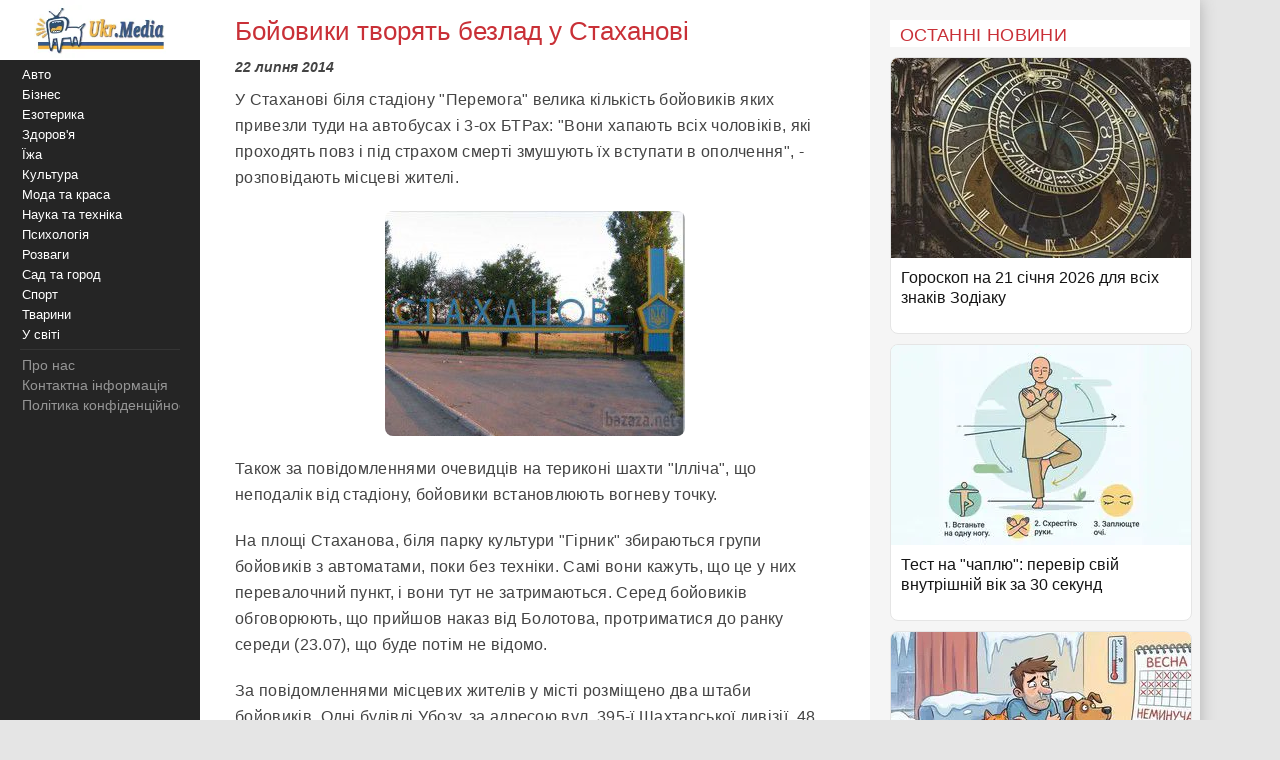

--- FILE ---
content_type: text/html; charset=utf-8
request_url: https://www.google.com/recaptcha/api2/aframe
body_size: 267
content:
<!DOCTYPE HTML><html><head><meta http-equiv="content-type" content="text/html; charset=UTF-8"></head><body><script nonce="SqtshL8CVsHoSuIgBHZOVw">/** Anti-fraud and anti-abuse applications only. See google.com/recaptcha */ try{var clients={'sodar':'https://pagead2.googlesyndication.com/pagead/sodar?'};window.addEventListener("message",function(a){try{if(a.source===window.parent){var b=JSON.parse(a.data);var c=clients[b['id']];if(c){var d=document.createElement('img');d.src=c+b['params']+'&rc='+(localStorage.getItem("rc::a")?sessionStorage.getItem("rc::b"):"");window.document.body.appendChild(d);sessionStorage.setItem("rc::e",parseInt(sessionStorage.getItem("rc::e")||0)+1);localStorage.setItem("rc::h",'1768963021467');}}}catch(b){}});window.parent.postMessage("_grecaptcha_ready", "*");}catch(b){}</script></body></html>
———
Work to complete:
Give back every record above word for word, dropping pictures.

Written response:
--- FILE ---
content_type: text/html; charset=utf-8
request_url: https://www.google.com/recaptcha/api2/aframe
body_size: 267
content:
<!DOCTYPE HTML><html><head><meta http-equiv="content-type" content="text/html; charset=UTF-8"></head><body><script nonce="SqtshL8CVsHoSuIgBHZOVw">/** Anti-fraud and anti-abuse applications only. See google.com/recaptcha */ try{var clients={'sodar':'https://pagead2.googlesyndication.com/pagead/sodar?'};window.addEventListener("message",function(a){try{if(a.source===window.parent){var b=JSON.parse(a.data);var c=clients[b['id']];if(c){var d=document.createElement('img');d.src=c+b['params']+'&rc='+(localStorage.getItem("rc::a")?sessionStorage.getItem("rc::b"):"");window.document.body.appendChild(d);sessionStorage.setItem("rc::e",parseInt(sessionStorage.getItem("rc::e")||0)+1);localStorage.setItem("rc::h",'1768963021467');}}}catch(b){}});window.parent.postMessage("_grecaptcha_ready", "*");}catch(b){}</script></body></html>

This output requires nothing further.